■ Text for analysis
⟨

8. Research Findings and Implications

This paper examines the matching of the XBRL elements in China’s newly promulgated Common Criteria for Enterprise Accounting Standards with the items disclosed in the financial statements of listed companies. In the process of matching, we found that the elements of the generic standard defined in XBRL differ excessively from those disclosed in the financial statements of listed companies. A possible reason is that they are defined in two completely different directions. For example, in the Note_Inventory element, companies disclose along the line of “in-process,” “inventory,” and “raw materials.” At the same time, the classification standard uses elements such as “opening balance of inventories,” “current increase in inventories,” and “current decrease in inventories.” This challenges the applicability of the elements defined in the common taxonomy to the enterprise.

Our quantitative analysis of XBRL element usage shows that the XBRL common taxonomy elements contain elements that are not used by companies that account for approximately 19% of the total common taxonomy elements, suggesting redundancy of elements. At the same time, companies also disclose elements not defined in the XBRL taxonomy, suggesting there is a shortage of elements. Elements with a utilization rate of over 50% represent approximately 44% of the GCS elements, while around 35% of the elements are underutilized, and the rest are missing in corporate financial statements.

This paper examines the interoperability of elements, redundant, and missing elements. The study finds that the interoperability of listed companies’ disclosure elements fluctuates around 0.19 between enterprises in the same industry. The interoperability of elements at the interindustry level fluctuates more, at around 0.33, indicating that the interoperability of XBRL elements for financial reporting within industries is higher than interindustry interoperability. The matching rate between XBRL elements and financial statement elements is low. And there are problems such as incomplete, untimely, and insufficiently relevant disclosure of financial statement information, which leads to a decline in the comparability of data disclosed in an enterprise’s XBRL financial report, and the quality of financial statement disclosure, and users of financial statements. The information obtained by financial statement users is messy, exacerbating the information asymmetry between enterprises and external stakeholders.

The XBRL taxonomy should be revised to improve the disclosure of financial statements of listed companies by making timely deletions and additions in line with adjustments to accounting standards. The XBRL taxonomy should be revised following the adjustment of accounting standards. The solution to the financial statement level should be addressed from the underlying accounting logic, i.e., the element definition should stem from the financial statement level to the accounts level. Accounting and finance professionals should take additional training to understand the elements. In the era of big data, the road to data standardization is inevitable. The standardization and improvement of XBRL standards can promote the better development of accounting information systems. Regulators should further improve and develop more comprehensive and applicable XBRL element standards to improve the transparency of market information, create a good market environment, and facilitate effective communication between companies and stakeholders.

Data Availability

The dataset can be accessed upon request.

Conflicts of Interest

The authors declare that they have no conflicts of interest.

Acknowledgments

This work was supported by the Ministry of Education of China under the Project of Humanities and Social Sciences Start-up fund (Project No. 20YJC790118) and the National Natural Science Foundation of China Youth Program (71903025).

⟩

■ Given information
⟨

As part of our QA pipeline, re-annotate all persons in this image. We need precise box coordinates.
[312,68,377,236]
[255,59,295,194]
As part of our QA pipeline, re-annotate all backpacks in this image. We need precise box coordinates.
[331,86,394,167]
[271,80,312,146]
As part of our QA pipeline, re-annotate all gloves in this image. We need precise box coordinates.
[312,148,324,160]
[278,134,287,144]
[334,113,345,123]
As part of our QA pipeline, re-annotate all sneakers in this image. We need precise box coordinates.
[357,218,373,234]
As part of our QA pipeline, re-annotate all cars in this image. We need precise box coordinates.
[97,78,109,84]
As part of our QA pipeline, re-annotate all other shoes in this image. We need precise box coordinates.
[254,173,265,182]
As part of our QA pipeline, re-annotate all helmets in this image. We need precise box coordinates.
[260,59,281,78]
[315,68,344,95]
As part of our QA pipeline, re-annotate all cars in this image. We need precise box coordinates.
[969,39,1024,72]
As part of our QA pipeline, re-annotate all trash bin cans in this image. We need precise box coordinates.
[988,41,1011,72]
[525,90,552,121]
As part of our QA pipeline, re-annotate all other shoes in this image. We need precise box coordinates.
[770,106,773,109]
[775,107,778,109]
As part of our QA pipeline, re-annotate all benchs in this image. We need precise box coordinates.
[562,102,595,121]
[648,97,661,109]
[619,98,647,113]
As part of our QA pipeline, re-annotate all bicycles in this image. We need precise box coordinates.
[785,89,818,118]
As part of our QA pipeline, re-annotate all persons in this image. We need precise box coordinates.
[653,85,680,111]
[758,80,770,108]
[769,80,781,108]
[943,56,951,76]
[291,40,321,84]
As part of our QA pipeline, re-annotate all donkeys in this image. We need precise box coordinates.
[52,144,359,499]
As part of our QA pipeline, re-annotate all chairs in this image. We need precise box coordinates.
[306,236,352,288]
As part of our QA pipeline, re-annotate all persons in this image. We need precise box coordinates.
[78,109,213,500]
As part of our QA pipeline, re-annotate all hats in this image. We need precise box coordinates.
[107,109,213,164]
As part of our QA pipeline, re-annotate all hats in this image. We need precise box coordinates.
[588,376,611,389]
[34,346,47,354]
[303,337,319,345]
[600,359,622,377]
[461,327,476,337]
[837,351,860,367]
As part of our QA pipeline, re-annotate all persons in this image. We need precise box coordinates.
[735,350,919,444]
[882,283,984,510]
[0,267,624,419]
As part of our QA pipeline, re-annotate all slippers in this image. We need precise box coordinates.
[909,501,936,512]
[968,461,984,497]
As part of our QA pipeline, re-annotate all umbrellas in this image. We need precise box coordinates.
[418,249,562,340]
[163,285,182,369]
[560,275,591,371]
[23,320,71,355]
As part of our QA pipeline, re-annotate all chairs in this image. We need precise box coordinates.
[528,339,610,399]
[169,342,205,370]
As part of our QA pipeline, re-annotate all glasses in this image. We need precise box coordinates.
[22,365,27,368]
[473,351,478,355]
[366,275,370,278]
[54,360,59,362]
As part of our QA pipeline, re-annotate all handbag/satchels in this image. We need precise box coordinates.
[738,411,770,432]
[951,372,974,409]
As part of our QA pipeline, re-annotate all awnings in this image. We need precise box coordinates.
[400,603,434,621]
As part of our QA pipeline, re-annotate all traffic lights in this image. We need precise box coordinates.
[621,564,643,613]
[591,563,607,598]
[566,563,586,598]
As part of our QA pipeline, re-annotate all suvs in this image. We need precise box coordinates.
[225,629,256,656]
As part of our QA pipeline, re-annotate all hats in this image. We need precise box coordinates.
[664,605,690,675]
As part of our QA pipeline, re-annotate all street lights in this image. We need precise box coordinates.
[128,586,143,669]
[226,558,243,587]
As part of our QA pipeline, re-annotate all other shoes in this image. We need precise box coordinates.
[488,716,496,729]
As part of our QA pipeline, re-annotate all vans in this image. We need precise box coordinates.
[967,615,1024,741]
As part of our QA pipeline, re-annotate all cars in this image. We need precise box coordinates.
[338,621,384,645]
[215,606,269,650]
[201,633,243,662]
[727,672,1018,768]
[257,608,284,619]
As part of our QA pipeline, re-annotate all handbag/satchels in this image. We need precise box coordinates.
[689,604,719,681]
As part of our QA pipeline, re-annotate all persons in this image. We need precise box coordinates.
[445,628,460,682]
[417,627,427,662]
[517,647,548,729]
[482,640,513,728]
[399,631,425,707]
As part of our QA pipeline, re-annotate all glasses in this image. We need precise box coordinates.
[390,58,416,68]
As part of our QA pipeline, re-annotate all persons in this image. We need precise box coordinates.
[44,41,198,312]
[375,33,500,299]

⟩

■ Assignment
In the text on XBRL findings, about what share of the common taxonomy elements have a utilization rate above 50%? The records come from a separate source and have nothing to do with the text.

■ Finished exercise
About 44%.